To recap, I wanted every dorm item to be perfect and carefully considered. But the guys were just grab ’n’ go. Towels and sheets flew in the cart — whoosh — without my cohorts checking critical things like thread counts and color schemes. If something was easy to reach it was “good enough.” As I mentioned, I was horrified we ended up with a turquoise shower caddy. My men still think the thing is blue; I still know the thing is temporary.

I didn’t expect this, but now that we’re days away from the big drop-off, the shopping situation has deteriorated even more. We recently learned our son’s roommate is from far away. This in itself was awesome news — my son will have a friend from another region. But I was especially giddy that we’d be supplying the bigger items, because futons don’t fit on baggage claim carousels.

Finally, I thought, a chance to really decorate small living quarters. I was up for the challenge of gathering furnishings in a college kid’s price range. My goal was to get a sleek, Mad Men inspired, armless fold-y couch. Or maybe two smallish chairs. Just stuff that would fit in the hatchback of my non-behemoth SUV.

I should have known better. The moment we left on our furniture quest, it was Code Turquoise all over again. I wanted to do major reconnaissance, like visit at least four retailers with some circling back. The guys informed me they could only tolerate one store, for one hour, with one credit card swipe, and nothing more.

I had no choice but to visit the big kahuna, the airport terminal of furniture retailers. You know the one — that sensory overload circus with accent pillows. We blasted through the automatic doors and headed straight to the advertised student futons. Turns out they were constructed like 1960s aluminum beach chairs wrapped in cheap foam and pleather. (My tailbone hit the futon’s tailbone.) This was not the kind of Mad Men inspiration I was after.

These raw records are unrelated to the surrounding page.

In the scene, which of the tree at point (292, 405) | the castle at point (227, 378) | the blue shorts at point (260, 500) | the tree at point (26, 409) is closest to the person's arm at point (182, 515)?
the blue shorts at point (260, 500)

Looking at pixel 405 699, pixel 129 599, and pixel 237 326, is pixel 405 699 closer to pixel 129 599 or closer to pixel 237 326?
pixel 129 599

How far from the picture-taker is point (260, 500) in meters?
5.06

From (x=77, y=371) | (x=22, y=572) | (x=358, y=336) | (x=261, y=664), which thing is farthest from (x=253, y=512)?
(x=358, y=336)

We considered wacky bungee cord chairs or classic bean bag seating, but the way our six-footer flops on furniture, we’d end up feeding the landfill within weeks. So we headed to the clearance section. It was jammed with rows and rows of floor samples, orphaned sectional pieces, scratches and dents. Our hope was to find something sturdy, transportable and cheap.

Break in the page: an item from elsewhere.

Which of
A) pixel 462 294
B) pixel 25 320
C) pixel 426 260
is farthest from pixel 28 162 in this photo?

Boom! In less than 30 seconds, my men zeroed-in on a discontinued loveseat: “This is it!” they both told me.

But we weren’t looking for a loveseat. And this thing was either battleship gray or steel blue. Or both. My eyes couldn’t decide. “What color would you call this?” I asked.

“I don’t know. Dirt blue,” my son shrugged.

I could tell he wanted it. Dirt Blue was also Dirt Cheap, so my husband wanted it, too. They were done shopping.

The loading dock guys wrapped that thing up so well and wedged it solidly into my SUV, but with the hatch remaining open. They zigzagged endless ropes here and there. Shredded carpet pieces were strategically placed to protect the auto paint. It was a packing masterpiece. My husband proclaimed, “This is staying here until college move-in day.”

I gave up. I totally gave up. Now I’ve been collecting other things like rolled up rugs and lamps and jamming them all around the dirt blue loveseat in my rope-wrapped SUV.

If you see me driving around town the next several days, please call me Jethro.